Tribune Democrat: By David Hurst

When a National Park Service study was completed a decade ago on plans for a national Flight 93 memorial, officials projected it would draw 300,000 visitors annually to the former strip mine-turned sacred ground.

But the site was already exceeding those numbers before the National Park Service opened the doors to its multi-million dollar visitor center last September.

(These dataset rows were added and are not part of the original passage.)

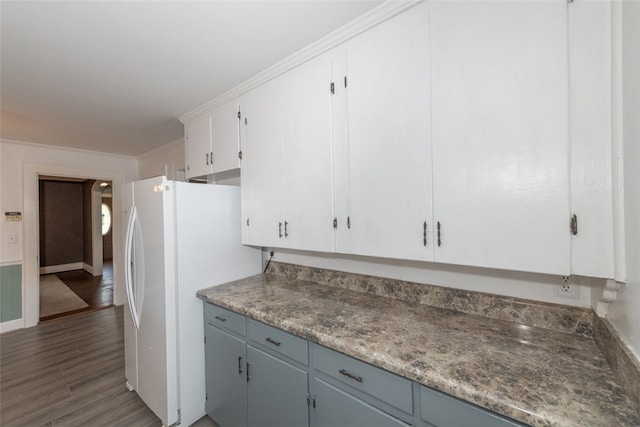 kitchen featuring dark wood-type flooring, white fridge, and white cabinetry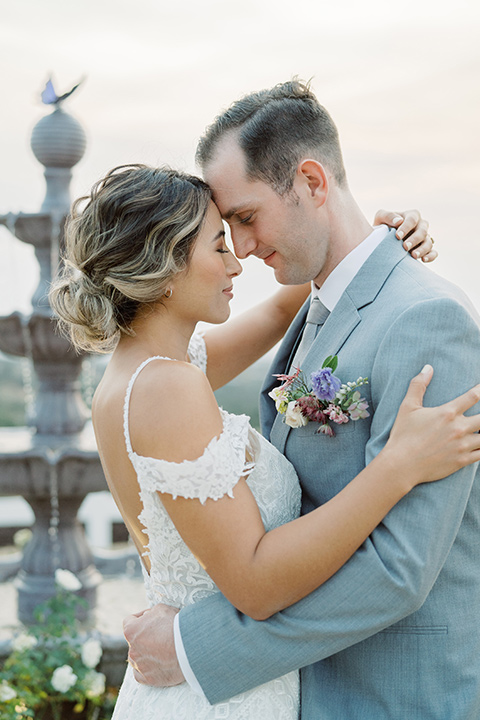  hilltop garden wedding with springtime details – couple close 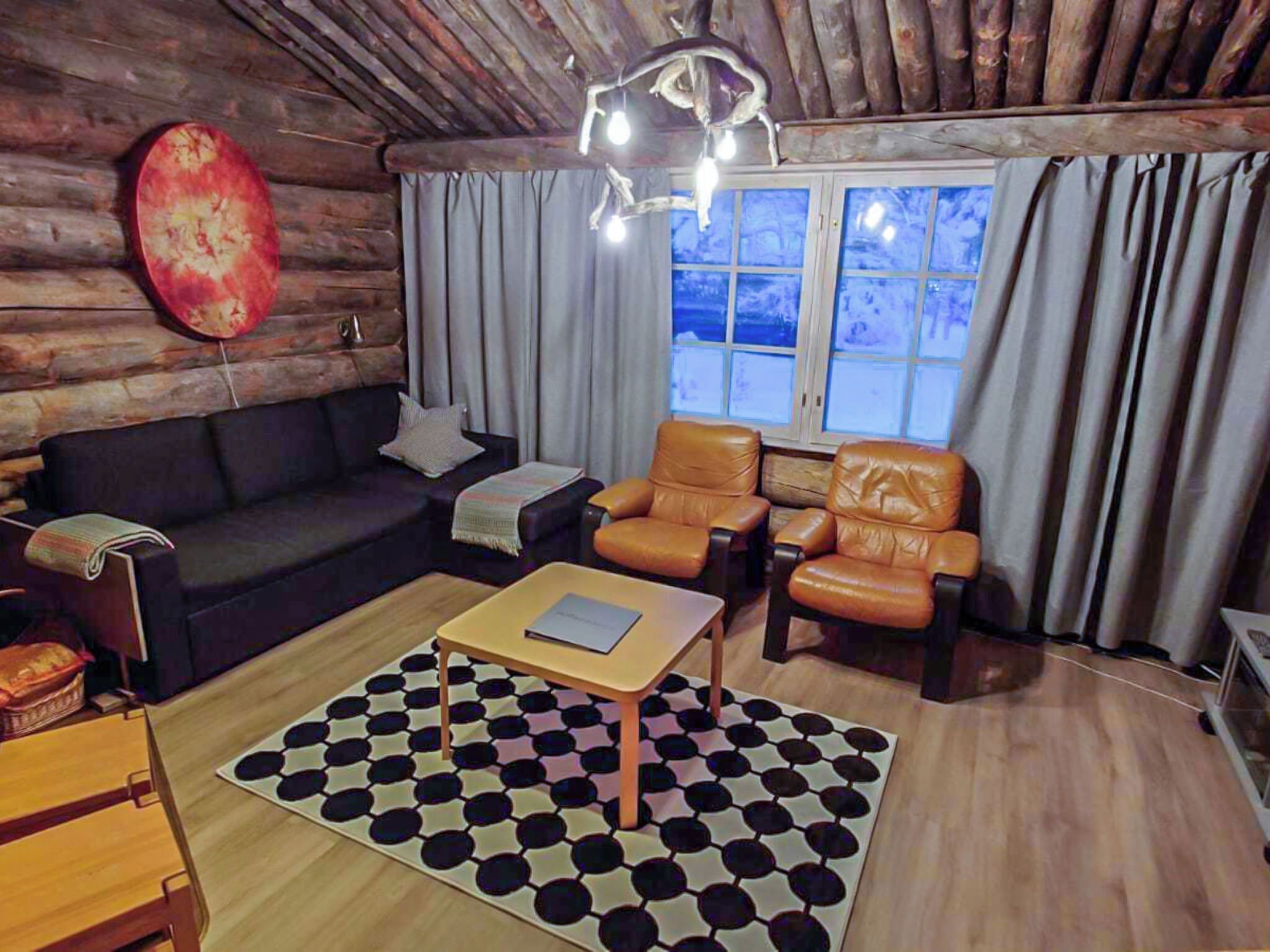 Interior acogedor de una cabaña de madera con un sofá de cuero oscuro, dos sillones de cuero, una mesa de centro de madera y una alfombra estampada.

And this year, the still-growing park is expected to welcome more than 500,000 people by year's end, park officials said.

That might seem surprising, with the site sometimes overshadowed by its more high-profile counterparts in New York City and Washington, D.C. But Steve Clark, who oversees the site and four others, expects that traffic to the Flight 93 National Memorial will only continue to grow.

"When you look at the isolation of this area, to have a half million people wanting to come here and pay their respects, that's an impressive number," said Clark, superintendent for the National Park Service's Western Pennsylvania District.

Clark said this year's 15th anniversary of 9/11 likely helps the numbers – and he credited the Friends of Flight 93 group and Laurel Highlands Visitors Bureau for drawing attention to the crash site.

He credited "word of mouth" for drawing people to the "special place."

"There's a visitors center here now with powerful exhibits," Clark said.

But the national memorial is a work in-progress, with its 93-foot-tall Tower of Voices not expected to be finished until 2018.